7 Inside complex adaptive systems thinking, closure [is] predicated on the very properties of the model itself.”
Sorry to go on.. but there is just a lot of quotable writing in this article “In our highly complex and volatile world, most of our efforts to create new potential worlds hardly materialize on the global stage.
Is it possible, though, to reframe the big questions of climate change, existential risk, institutional crisis, and the breakdown of meaning from one of adaptive pressure on a global scale to a theory of complex potential states on a human scale?
In a world as diverse in people and rich in meanings as our big change might come from small acts by everyone operating everywhere in the contexts that already present themselves in their ordinary lives — even though these contexts seem disconnected.
These acts might be instances of what Connolly calls “the uncanny processes of creativity.” “The process is uncanny,” Connolly writes, “because creativity is neither the simple result of a profound intention nor the realization of a preordained principle waiting to be elaborated.”
This last part here, about the uncanny process of creativity, feels prescient and relevant to our work here in Concave.
The crypto space is undoubtedly a domain in which it often feels like “everyone is caught in a closed loop of escalating complexity and accelerating risk.” Thus, we contend with many of the pitfalls described by Roy, when we find ourselves as a collective guided, consciously or unconsciously, by the characteristics of complex adaptive systems (CAS) thinking.

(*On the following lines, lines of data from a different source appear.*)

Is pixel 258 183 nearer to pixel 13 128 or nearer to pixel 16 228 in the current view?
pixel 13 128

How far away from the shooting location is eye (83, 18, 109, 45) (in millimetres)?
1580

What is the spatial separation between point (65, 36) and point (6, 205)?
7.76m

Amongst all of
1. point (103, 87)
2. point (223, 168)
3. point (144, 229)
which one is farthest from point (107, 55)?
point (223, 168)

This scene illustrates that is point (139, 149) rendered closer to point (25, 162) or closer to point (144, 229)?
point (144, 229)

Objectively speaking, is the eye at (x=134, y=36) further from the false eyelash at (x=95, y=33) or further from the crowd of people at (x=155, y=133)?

Feedback control is widely used in modern electronic engineering. In the industrial production of factories and mines, the use of a feedback digging system can achieve production automation, in the amplifier circuit using feedback control can stabilize the static operating point and amplification, reduce nonlinear distortion, expand the frequency band and change the input resistance and output resistance, etc…

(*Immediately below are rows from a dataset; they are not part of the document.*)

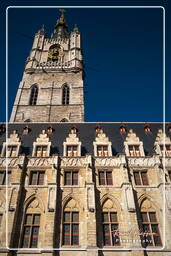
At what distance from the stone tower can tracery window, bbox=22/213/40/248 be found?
2299 cm

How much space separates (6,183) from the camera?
1722 cm

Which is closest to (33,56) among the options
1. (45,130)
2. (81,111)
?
(81,111)

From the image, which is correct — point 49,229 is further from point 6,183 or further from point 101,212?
point 6,183

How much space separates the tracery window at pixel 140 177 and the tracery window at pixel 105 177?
6.93 feet

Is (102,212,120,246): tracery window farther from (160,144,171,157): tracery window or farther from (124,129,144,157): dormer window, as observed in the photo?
(160,144,171,157): tracery window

Where a certain way to the system of an output quantity (such as current, voltage, or other physical quantities) part or all back to the system’s input side, this back feeding process is called feedback control.
The closed loop formed by the output side of the system and the input side of the system is called the inverse control loop. In order to achieve feedback control of any physical quantity, should have two important links, which is:
(1) any control system, its output, and an input connected to form a closed anti-confusion control loop;
(2) the control of the output physical quantity under control, must be formed to control the physical quantity under control of the error signal.

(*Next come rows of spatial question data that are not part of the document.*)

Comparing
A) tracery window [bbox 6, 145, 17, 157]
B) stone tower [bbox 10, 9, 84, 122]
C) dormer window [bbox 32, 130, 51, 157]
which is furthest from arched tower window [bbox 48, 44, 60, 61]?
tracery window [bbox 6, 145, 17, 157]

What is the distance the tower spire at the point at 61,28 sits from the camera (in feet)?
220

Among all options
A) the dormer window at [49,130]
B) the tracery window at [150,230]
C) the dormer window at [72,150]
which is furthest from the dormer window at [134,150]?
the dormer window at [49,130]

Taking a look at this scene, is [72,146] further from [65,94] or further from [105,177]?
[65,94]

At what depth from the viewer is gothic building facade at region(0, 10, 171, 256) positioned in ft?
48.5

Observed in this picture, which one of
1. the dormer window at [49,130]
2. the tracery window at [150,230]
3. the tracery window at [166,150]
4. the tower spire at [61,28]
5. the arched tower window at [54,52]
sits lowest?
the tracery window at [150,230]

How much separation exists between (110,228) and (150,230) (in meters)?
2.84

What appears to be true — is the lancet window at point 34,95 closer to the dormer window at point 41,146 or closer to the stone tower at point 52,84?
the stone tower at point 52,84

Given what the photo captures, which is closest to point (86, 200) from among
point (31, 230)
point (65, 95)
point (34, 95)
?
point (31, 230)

If the above two important links, we can achieve feedback control for any physical quantity of the sinusoidal signal.
Interestingly, I discovered Concave thanks to a feedback loop. I read an article written by the amazing Concave researchers about what happened with Temple, and I was surprised at its great insights and accurate analysis.
In the end, the main problem that Temple had was the creation of a feedback loop that went in the opposite direction of what the designers of the protocol wanted.
One must be very careful with feedback loops, because positive ones reinforce themselves and get faster and faster, reaching an end state before we can even do something to stop them.
This is something that one must have always in mind when analyzing all the new protocols that are coming into space lately since almost all of them propose a feedback loop (but using the more trendy term “flywheel”) that could end up working differently as intended.
Feedback loops are dangerous and powerful at the same time. Even a negative feedback loop could turn into a positive one (the one that reinforces itself) if one is not careful.
But one has to love the emergent behaviors that they produce!